“Porphyrogene!”

Edgar Allen Poe cynically dismisses Jonathan Ward’s “American Slavery and the Means of its Abolition” yet both leave their mark

Tom Tordillo
5 min readNov 7, 2022

In the greenest of our valleys
By good angels tenanted,
Once a fair and stately palace —
Radiant palace — reared its head.

.…
But evil things, in robes of sorrow,
Assailed the monarch’s high estate.
(Ah, let us mourn! — for never morrow
Shall dawn upon him desolate !)

Edgar Allen Poe, The Haunted Palace (1838)(from Project Gutenberg)

In the purples of our shadows
Where better angels of our souls
Reside — once a people riven by malice
Lucrative malice — rapine and slave patrols
Mounted up and rode down chattel -
They stood there!
Ushered into every house, a battle
And prophecy of despair.

The price to oust each ghoul and lich
Unpaid apart from artist pitch.

So evil things, in hoods of hatred
Arose, revived each barony
Demanded accounts which they inflated
Then otherwise buried all they see.
When mathematics prove blood profits
Their henchlings scream at haunting ghosts
Bind, blind the ivory and onyx
Then dine on goblins’ scrap compost.

© 2022, Tom Tordillo. All rights reserved.

Picture of a spooky “raven mask” typically associated with plagues.
Cropped and modified by Tom Tordillo from original image by Sara Kurfeß

Project Gutenberg published Jonathan Ward’s sermon, “American slavery, and the means of its abolition” on November 4, 2022. Meant for preachers to read before congregations, Ward rejected constitutional amendment and insurrection as viable approaches to abolition, and instead proposed moral suasion as the best means of ending slavery in 1840:

But, if slavery must be abolished by the action of the slave States, then it is an important question — How can they be brought to put forth this action? This they will not do till they are convinced that their duty, their interest, or their safety, or all these, demand the emancipation of their slaves. It is evident then, that arguments must bring them to the adoption of this measure. These may be addressed to their reason, their conscience, their interest and their fears; and more especially, to the two former.

## [GIVEN MATERIAL]
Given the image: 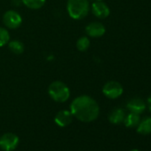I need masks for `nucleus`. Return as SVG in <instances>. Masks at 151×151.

## [WHAT TO DO]
1 – Do the following statements agree with the post on Poe and Ward's sermon? Answer yes or no for each, quoting the words of the post that decide it.
(a) Project Gutenberg published Ward's sermon on November 4, 2022.
(b) Ward favored constitutional amendment as the way to end slavery.
(c) The raven mask picture is an original image by Tom Tordillo.
2 – Answer these questions from the post on Poe and Ward's sermon:
(a) What year does the post give for The Haunted Palace?
(b) Who was Ward's sermon meant to be read by?
(c) In what year did Ward propose moral suasion as the best means of ending slavery?

## [RESULTS FOR THE EXERCISE]
1 –
(a) Yes: "Project Gutenberg published Jonathan Ward’s sermon, “American slavery, and the means of its abolition” on November 4, 2022."
(b) No: "Ward rejected constitutional amendment and insurrection as viable approaches to abolition"
(c) No: "Cropped and modified by Tom Tordillo from original image by Sara Kurfeß"

2 –
(a) 1838
(b) Preachers, reading it before congregations
(c) 1840